Heuer Autavia Calibre 02 CBE2110


----------



## Eaglegale (Jan 31, 2020)

Tiger Woods Professional Golf Watch. I don't play golf...


----------



## Hammertime1984 (Feb 10, 2021)

Hi all, I have a Tag F1 that i bought from a high street retailer so i'm fairly confident it is genuine. I'm trying to sell and have entered the serial number into the TAG website but it doesnt come back with anything. Does this mean it wasnt registered by the previous owner or does it mean it's definitely a fake? I would add images but not sure how to.


----------



## Bricey (Apr 7, 2021)

I'm a plain and simple guy, so I love the classic simplicity of my Carrera


----------



## Bonzodog (Aug 29, 2018)




----------



## johnbaz (Jan 30, 2005)

Hi all

Unsure if I should add this as it's not actually a watch!

It is however a timekeeper so here goes!

















It actually fell off the shelf on my PC desk, All the hands came off, I think there was a second hand that fell through in to another dimension as it was never found, I reintated the other hands ok, Could be that it had one of those blanking caps, I really can't recall!

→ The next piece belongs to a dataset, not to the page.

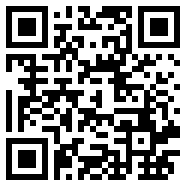 水墨画拼图游戏V1.0.0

Anyhow, It does still work although i've removed the battery as it's not used and don't want a leak happening and destroying the movement!!

John


----------



## Bonzodog (Aug 29, 2018)




----------



## Mechanical Alarm (Oct 18, 2010)

In case you haven't heard about my most recent purchase...










The Heuer Mikrograph 100th Anniversary of their 1/100th second COSC Certified Chronometer.


----------



## Mechanical Alarm (Oct 18, 2010)

Eaglegale said:


> Tiger Woods Professional Golf Watch. I don't play golf...


 Didja steal it from him?!


----------



## Hastie73 (Oct 28, 2020)




----------



## Alex_225 (Aug 15, 2021)

TAG was the first brand of watch that really took my interest. Not the peak of luxury watches but just one I've always liked.

The Links I bought from Watchfinder along with the F1 on the far right, the other two I have had from new.










The Aquaracer is my favourite though, it's mechanical where the others are quartz and that gives it a big tick for me. Plus I love this style of divers watch.


----------



## Doolittle (Mar 4, 2017)

Love the Autavia. Lots of heritage and details. BUT it features the bracelet with a "quick release" mechanism that's anything BUT "quick", let alone easy!! Experiences anyone??


----------